The ASC project is immensely exciting and important and necessary. Almost my whole career I’ve been engaged in the project of building a discourse community between humanists and scientists, and clearly both of these communities as well as others have to be involved in this question of how the human is changing and being reassessed in contemporary culture. I also have a stake in wanting the humanities to come into this conversation as a full partner, not as simply responding to scientific discoveries. So I want the humanities to enter as a discipline capable of producing genuine insight and knowledge. We all understand that science produces genuine new knowledge, and few people would really want to contest that, but it’s a harder claim to say that the humanities are not just about entertainment. They’re about the production of knowledge.

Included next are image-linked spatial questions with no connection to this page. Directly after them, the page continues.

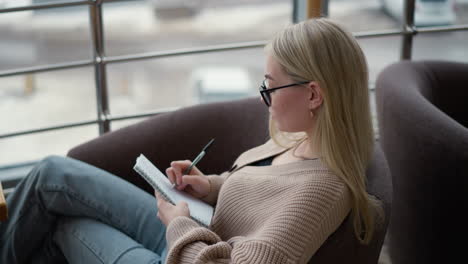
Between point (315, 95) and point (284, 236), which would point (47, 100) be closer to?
point (315, 95)

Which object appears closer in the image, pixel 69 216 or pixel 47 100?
pixel 69 216

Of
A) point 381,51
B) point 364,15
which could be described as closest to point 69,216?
point 381,51

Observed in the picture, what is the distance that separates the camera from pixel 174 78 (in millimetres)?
7762

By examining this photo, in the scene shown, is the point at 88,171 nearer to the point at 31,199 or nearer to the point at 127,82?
the point at 31,199

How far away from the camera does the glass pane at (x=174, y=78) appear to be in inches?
267

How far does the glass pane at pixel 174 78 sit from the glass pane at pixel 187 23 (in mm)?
259

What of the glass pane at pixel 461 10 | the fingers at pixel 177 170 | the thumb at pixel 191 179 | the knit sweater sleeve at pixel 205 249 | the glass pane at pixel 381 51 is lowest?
the glass pane at pixel 381 51

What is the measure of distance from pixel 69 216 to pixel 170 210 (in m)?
0.42

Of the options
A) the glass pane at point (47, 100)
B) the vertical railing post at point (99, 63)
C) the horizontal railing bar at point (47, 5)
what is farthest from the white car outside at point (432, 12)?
the horizontal railing bar at point (47, 5)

And they’re not only about the preservation and conservation of knowledge, which of course is part of the task of the humanities, but they’re also about the creation of new knowledge, and making that claim, especially in conversation with scientists, in my view is what really is the precondition for a deep conversation, and to begin to make claims that the humanities can produce knowledge, that this knowledge is worthwhile and consequential, and that moreover, this knowledge moves in complex ways and synchrony with new scientific knowledge. That to me is the most interesting kind of conversation, and in our first conference we had a lot of exciting presentations about the new knowledge that the sciences were producing. We had very little about the new knowledge that the humanities were producing, and that’s not surprising, because that’s the most difficult part of that conversation to get started. But to me, it’s absolutely essential, and I think this project has the potential to create the grounds for that kind of conversation. To my mind, as we move forward, it’s really important to keep at the forefront of the project the capability of the humanities to produce new knowledge, and to make that claim, and then to really initiate conversations on that basis.